Isfendiar, en ayant fini avec Ardjasp, fit monter jusqu’à Saturne la fumée de la destruction de son palais; il fit allumer des torches et mettre le feu au palais de tous côtés; il livra l’appartement des femmes aux eunuques, en enleva tout ce qui l’avait rendu brillant, et posa son sceau sur la porte du trésor où se trouvait l’or car il n’y avait personne dans le palais qui eût pu le combattre.

Ensuite il se rendit aux écuries et monta à cheval, une épée indienne en main.

Il fit seller des chevaux arabes qu’il choisit, il fit monter dessus ses deux sœurs, et quitta avec ses hommes la résidence d’Ardjasp.

Il partit de ce lieu avec cent soixante hommes, des cavaliers d’élite au jour du combat, et laissa quelques Iraniens illustres dans le château avec le noble Saweh, en leur disant:

Quand j’aurai quitté la forteresse, quand je serai dans la plaine avec les grands, vous fermerez la porte du palais contre les Turcs, car j’espère que la fortune sera mon soutien.

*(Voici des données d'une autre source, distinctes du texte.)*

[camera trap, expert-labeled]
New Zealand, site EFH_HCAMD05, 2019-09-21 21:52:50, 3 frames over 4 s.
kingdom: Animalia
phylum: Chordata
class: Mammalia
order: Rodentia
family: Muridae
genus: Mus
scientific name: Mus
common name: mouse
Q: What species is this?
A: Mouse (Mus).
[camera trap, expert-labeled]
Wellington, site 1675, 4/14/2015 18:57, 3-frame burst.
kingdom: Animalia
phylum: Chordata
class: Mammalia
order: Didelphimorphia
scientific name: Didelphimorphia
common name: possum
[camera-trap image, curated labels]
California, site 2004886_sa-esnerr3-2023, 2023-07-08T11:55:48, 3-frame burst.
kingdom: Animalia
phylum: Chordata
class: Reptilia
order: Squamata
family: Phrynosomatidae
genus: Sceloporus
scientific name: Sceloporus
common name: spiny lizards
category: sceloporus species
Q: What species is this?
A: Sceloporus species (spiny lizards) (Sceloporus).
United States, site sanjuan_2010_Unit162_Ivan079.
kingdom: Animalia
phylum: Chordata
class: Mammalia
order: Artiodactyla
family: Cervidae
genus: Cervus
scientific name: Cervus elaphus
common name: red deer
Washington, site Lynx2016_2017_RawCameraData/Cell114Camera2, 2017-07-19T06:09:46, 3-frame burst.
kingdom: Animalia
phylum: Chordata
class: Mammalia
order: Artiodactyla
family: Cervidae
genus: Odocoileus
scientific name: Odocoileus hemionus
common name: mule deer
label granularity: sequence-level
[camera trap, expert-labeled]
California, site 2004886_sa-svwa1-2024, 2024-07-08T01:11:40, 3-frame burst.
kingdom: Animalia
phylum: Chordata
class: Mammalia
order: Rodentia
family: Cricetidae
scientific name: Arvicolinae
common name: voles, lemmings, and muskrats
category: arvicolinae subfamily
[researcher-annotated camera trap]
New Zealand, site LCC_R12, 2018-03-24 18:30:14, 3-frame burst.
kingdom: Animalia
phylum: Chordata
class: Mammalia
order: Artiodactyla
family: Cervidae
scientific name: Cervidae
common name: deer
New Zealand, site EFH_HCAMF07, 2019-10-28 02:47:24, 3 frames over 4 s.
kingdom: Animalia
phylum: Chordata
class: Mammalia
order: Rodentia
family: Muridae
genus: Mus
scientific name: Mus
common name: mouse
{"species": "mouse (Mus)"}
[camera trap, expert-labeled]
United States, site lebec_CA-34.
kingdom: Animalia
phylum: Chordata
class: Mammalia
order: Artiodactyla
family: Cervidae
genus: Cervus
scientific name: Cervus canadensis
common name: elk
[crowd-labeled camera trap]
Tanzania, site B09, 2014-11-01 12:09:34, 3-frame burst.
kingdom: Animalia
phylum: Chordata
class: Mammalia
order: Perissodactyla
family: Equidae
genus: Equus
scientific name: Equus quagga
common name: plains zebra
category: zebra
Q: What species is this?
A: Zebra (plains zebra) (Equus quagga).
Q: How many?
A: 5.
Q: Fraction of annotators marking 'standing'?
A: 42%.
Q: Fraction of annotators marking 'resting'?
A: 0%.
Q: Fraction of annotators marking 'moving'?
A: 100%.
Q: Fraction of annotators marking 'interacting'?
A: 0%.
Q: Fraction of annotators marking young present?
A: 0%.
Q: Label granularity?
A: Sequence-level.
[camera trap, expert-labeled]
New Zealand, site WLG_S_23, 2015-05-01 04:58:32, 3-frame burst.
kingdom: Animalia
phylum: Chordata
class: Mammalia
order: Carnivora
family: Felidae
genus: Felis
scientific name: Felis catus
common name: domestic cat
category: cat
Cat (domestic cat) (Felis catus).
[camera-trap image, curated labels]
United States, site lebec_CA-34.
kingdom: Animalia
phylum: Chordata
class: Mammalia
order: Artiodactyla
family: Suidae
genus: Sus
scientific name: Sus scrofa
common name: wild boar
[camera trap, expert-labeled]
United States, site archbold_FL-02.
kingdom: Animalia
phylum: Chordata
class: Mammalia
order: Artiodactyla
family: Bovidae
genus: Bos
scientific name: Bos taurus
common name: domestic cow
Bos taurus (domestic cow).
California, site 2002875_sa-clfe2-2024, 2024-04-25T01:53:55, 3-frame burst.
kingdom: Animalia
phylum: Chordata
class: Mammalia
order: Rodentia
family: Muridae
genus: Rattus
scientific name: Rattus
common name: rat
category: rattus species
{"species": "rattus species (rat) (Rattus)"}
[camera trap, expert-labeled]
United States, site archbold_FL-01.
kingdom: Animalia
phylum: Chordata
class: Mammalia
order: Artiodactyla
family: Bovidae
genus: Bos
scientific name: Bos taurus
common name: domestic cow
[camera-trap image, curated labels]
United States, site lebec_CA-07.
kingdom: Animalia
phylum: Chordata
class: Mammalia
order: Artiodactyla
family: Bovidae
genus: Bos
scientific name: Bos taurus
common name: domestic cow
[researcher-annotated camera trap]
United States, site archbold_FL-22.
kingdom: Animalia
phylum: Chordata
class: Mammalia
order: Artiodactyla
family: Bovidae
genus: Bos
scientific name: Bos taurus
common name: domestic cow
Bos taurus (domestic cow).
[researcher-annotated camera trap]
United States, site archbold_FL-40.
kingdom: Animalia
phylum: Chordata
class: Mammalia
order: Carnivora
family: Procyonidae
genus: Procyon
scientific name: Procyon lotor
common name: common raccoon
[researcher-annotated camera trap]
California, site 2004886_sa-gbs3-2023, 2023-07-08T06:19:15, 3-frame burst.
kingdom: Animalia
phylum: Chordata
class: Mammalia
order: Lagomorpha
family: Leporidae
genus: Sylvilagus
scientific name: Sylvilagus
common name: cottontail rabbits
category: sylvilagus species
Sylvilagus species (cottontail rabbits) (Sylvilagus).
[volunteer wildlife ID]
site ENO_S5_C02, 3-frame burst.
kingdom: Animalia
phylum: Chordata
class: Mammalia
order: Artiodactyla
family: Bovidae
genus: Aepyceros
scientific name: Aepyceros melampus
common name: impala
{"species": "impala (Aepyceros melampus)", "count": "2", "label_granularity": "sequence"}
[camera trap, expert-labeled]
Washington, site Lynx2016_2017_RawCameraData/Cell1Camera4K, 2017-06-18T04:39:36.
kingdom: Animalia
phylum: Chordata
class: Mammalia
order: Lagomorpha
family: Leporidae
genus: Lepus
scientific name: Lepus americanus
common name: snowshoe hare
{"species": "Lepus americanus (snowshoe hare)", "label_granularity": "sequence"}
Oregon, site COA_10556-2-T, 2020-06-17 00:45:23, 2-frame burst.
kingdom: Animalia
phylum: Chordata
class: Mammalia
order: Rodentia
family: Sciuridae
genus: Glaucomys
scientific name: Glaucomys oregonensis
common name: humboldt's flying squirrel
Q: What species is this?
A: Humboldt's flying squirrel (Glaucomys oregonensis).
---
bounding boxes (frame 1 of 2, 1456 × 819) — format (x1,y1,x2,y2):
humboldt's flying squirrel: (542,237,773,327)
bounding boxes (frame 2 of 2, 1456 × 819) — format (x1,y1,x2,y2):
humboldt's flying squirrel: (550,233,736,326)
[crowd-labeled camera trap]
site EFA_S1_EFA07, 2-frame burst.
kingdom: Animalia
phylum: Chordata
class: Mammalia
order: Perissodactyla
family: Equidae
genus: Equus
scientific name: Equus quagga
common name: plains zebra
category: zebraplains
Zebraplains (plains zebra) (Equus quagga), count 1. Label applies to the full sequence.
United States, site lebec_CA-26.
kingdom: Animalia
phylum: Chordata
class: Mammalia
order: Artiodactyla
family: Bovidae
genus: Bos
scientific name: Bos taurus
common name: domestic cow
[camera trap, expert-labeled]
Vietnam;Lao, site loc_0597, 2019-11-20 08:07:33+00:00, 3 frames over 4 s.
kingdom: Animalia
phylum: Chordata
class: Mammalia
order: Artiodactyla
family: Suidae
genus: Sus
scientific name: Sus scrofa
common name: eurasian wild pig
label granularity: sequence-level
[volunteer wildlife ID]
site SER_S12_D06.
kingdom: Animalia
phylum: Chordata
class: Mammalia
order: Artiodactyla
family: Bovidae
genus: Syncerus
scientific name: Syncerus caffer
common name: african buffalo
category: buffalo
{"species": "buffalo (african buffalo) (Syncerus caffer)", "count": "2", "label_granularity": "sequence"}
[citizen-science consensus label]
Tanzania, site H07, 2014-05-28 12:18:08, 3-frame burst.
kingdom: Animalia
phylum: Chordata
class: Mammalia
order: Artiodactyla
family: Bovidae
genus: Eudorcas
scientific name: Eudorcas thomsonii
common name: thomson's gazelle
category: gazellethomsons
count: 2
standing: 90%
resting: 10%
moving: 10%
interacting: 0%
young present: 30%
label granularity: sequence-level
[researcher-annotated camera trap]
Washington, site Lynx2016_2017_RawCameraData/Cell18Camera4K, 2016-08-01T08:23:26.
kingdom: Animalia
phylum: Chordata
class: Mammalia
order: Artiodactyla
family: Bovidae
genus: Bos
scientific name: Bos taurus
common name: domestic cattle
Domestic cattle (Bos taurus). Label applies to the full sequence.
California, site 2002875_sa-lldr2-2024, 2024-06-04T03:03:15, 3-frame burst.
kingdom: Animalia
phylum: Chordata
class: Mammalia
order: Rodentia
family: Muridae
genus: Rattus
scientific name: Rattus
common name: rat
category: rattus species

Quand vous croirez que j’aurai atteint ma noble armée, alors il faut que vos sentinelles fassent entendre dans leurs tourelles ce cri:

Bénies soient la tête et la couronne du roi Guschtasp !

Et si l’armée des Turcs, en fuite et revenant du champ de bataille, se rue en masse sur le palais, alors vous lancerez de cette tourelle, au milieu d’elle, la tête d’Ardjasp.

C’est ainsi que le héros sortit du château avec cent soixante hommes, en poussant des cris et en bondissant sur le champ de bataille;

Il se précipita dans la plaine en tuant tous les Turcs qu’il rencontra.

Lorsqu’il fut arrivé près de l’armée de Beschouten, cet homme illustre le couvrit de ses bénédictions; toute l’armée était confondue de la bravoure que ce jeune homme avait montrée.